Question

Are there any issues when using IBAction when it is not actually called from a user's action?

If you have an action like

-(IBAction)sayHello:(id)sender;

You can call it from within your class like:

[self sayHello:@"x"]

The @"x" doesn't do anything, it just fills in for the sender.

You can actually create an IBAction method without (id)sender

-(IBAction)sayHello;

and call it from both user's actions and from within the code, but then you won't get any useful sender info from the interface. What's the 'correct' way of filling in for the sender, when calling from the code? And can you create sender info to send when it's called from within the code?

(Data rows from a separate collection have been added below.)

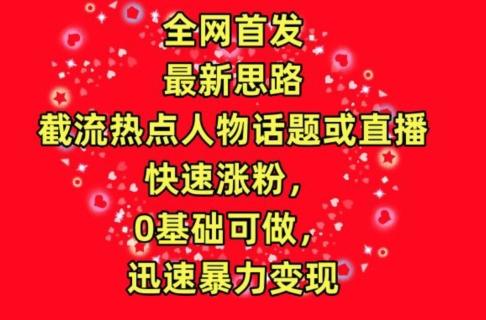 全网首发，截流热点人物话题或直播，快速涨粉，0基础可做，迅速暴力变现【揭秘】-Ai创业网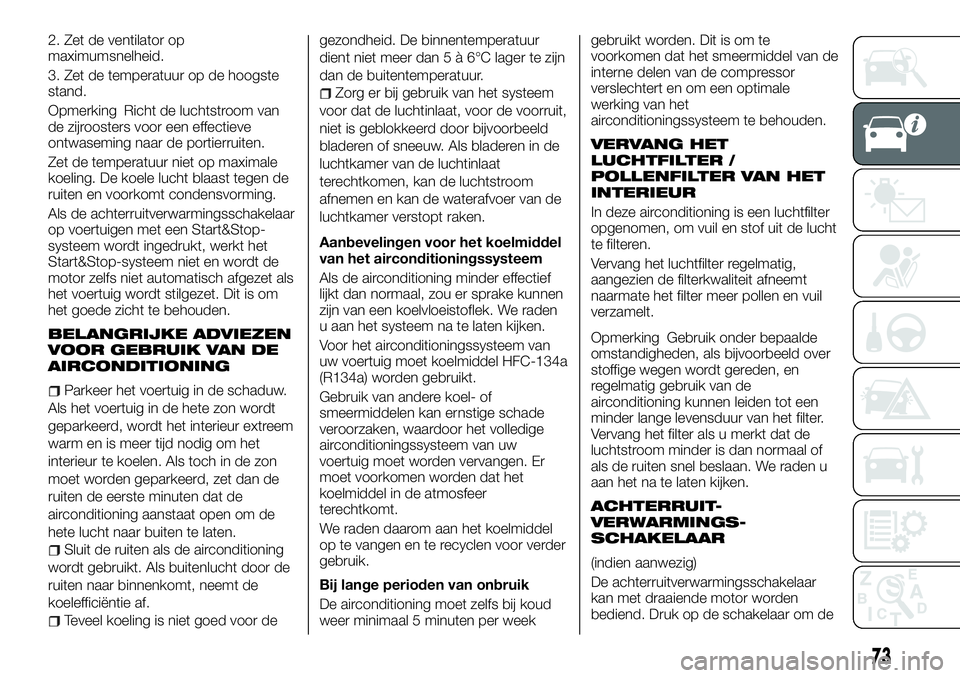 FIAT FULLBACK 2018 Instructieboek (in Dutch) 2. Zet de ventilator op
maximumsnelheid.
3. Zet de temperatuur op de hoogste
stand.
Opmerking Richt de luchtstroom van
de zijroosters voor een effectieve
ontwaseming naar de portierruiten.
Zet de temp FIAT FULLBACK 2018 Instructieboek (in Dutch) 2. Zet de ventilator op
maximumsnelheid.
3. Zet de temperatuur op de hoogste
stand.
Opmerking Richt de luchtstroom van
de zijroosters voor een effectieve
ontwaseming naar de portierruiten.
Zet de temp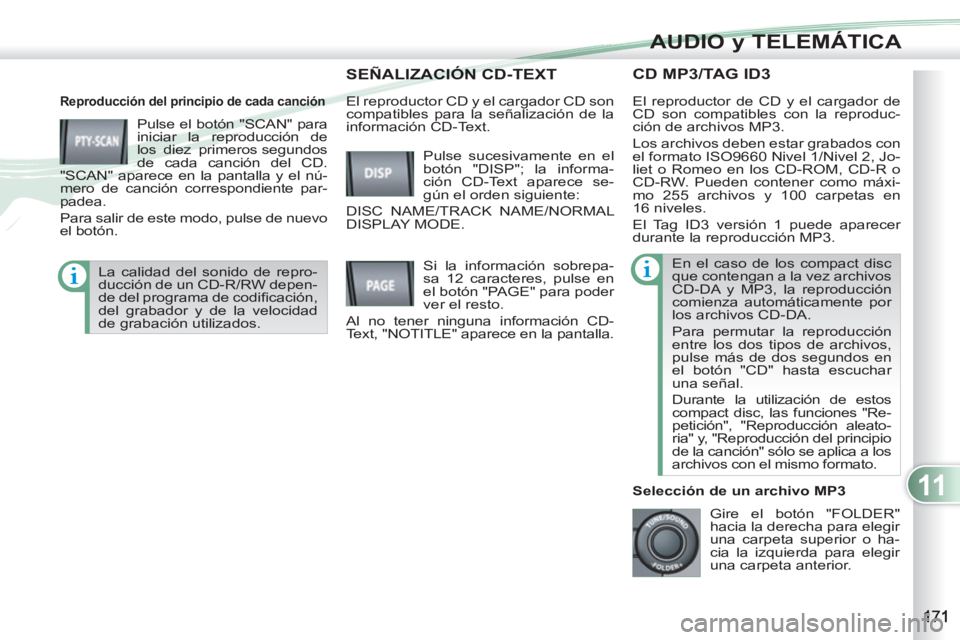 PEUGEOT 4007 2012  Manual del propietario (in Spanish) 11
AUDIO y TELEMÁTICA
CD MP3/TAG ID3 
   
Reproducción del principio de cada canción 
 
Pulse el botón "SCAN" para 
iniciar la reproducción de 
los diez primeros segundos 
de cada canción del CD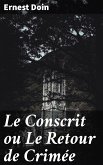 Le Conscrit ou Le Retour de Crimée (eBook, ePUB)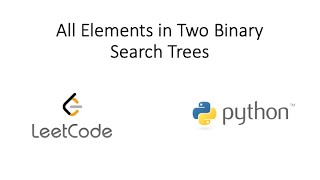 Leetcode - All Elements in Two Binary Search Trees (Python)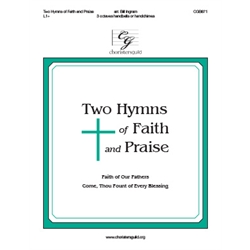 Two Hymns of Faith and Praise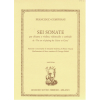 SEI SONATE per chitarra o violino, Violoncello e cembalo
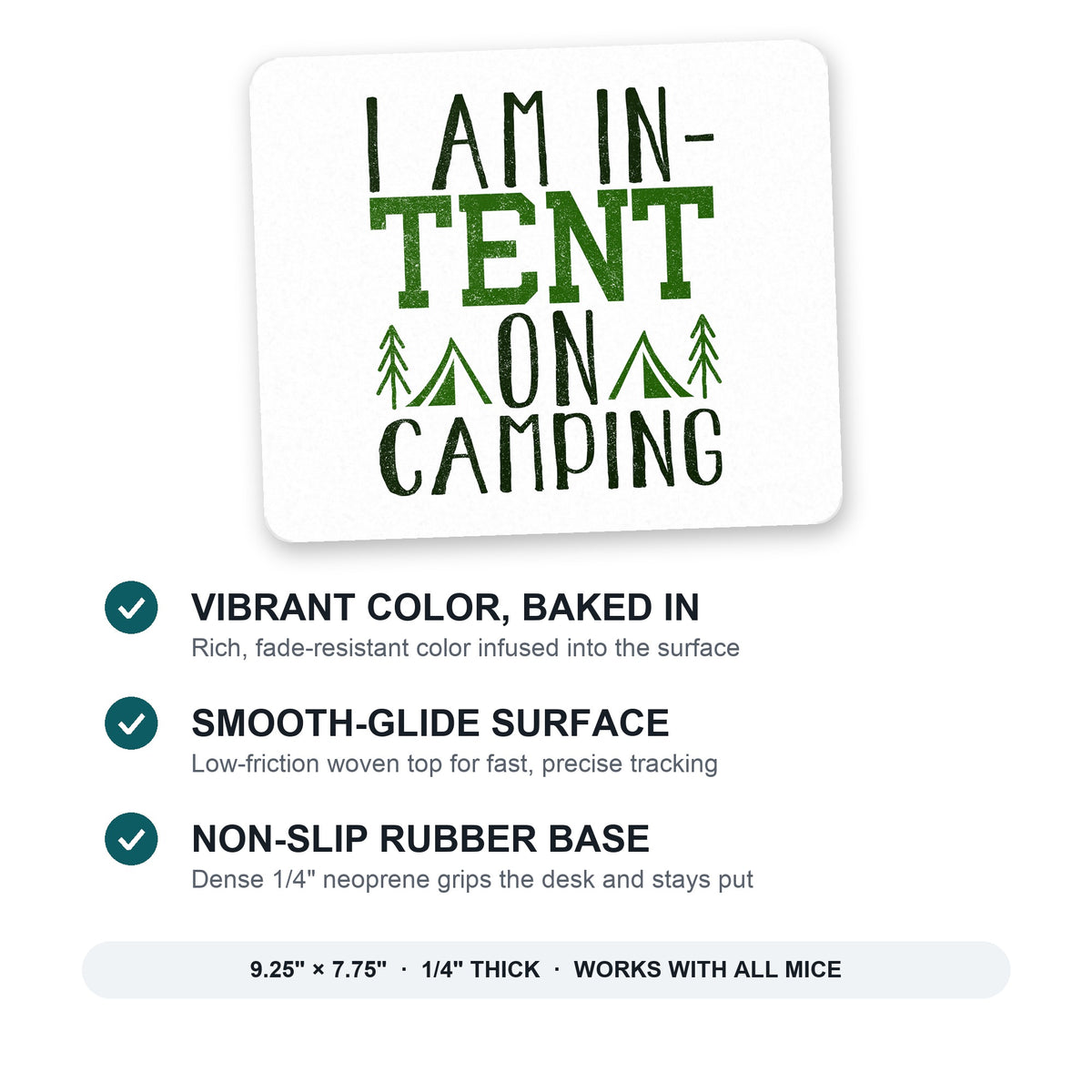 I Am In-TENT on Camping mouse pad: vibrant color, smooth-glide surface, non-slip rubber base, 9.25 x 7.75 inches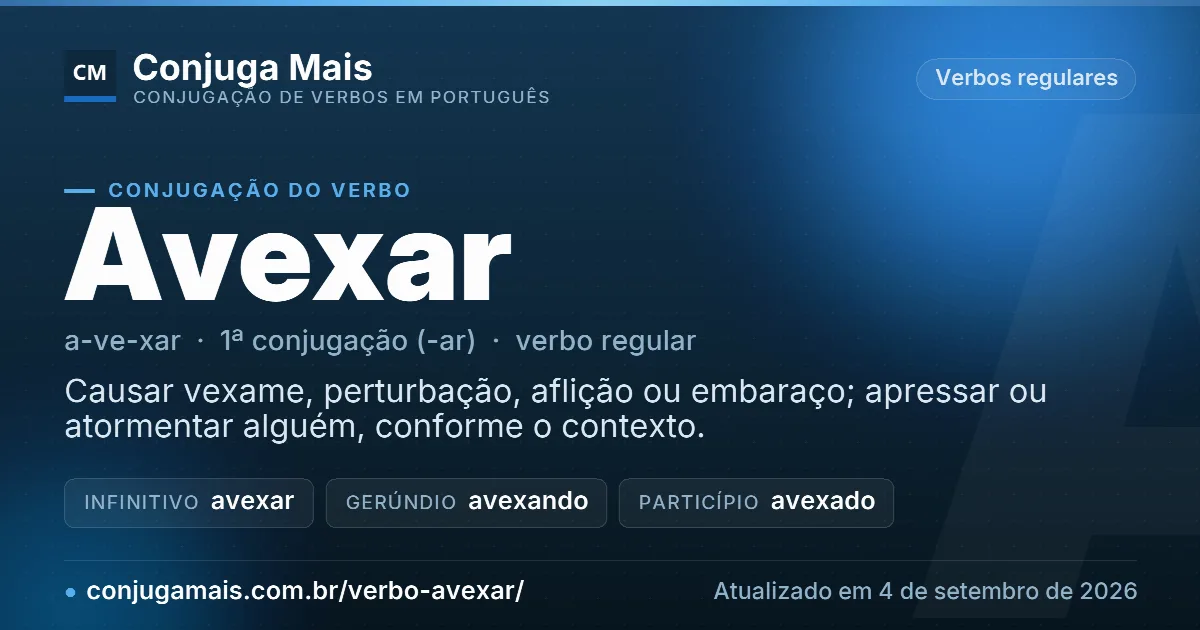 Cartão do verbo avexar com definição, formas principais, endereço da página e data de atualização.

Just trying to figure it out.

Was it helpful?

Solution

I think a good practice for OOP is to refractor the method -(IBAction)sayHello:(id)sender;

to another method called: -(void)sayHello; and inside the method -(IBAction)sayHello:(id)sender { [self sayHello]; }

If other methods want to call the sayHello:(id)sender action to do some job, it can call the sayHello. The method name should make sense for the client to call it without a problem or work around. It will help you when you have to test or debug

OTHER TIPS

The sender should be a UI component. So if in your class you have, say, a UIButton...

UIButton *button;

Then you can just send it as parameter to the action:

[self sayHello:button];

Insider the method, no matter if it is called from the UI or in some simulated way, you can have some logic to detect who the sender is, and behave differently based on that. This way, multiple buttons or other components can reuse the same action method.

Unless you're actually making use of the sender parameter (see Jaanus's answer for more on that), you're fine with passing nil for it when calling the method from code.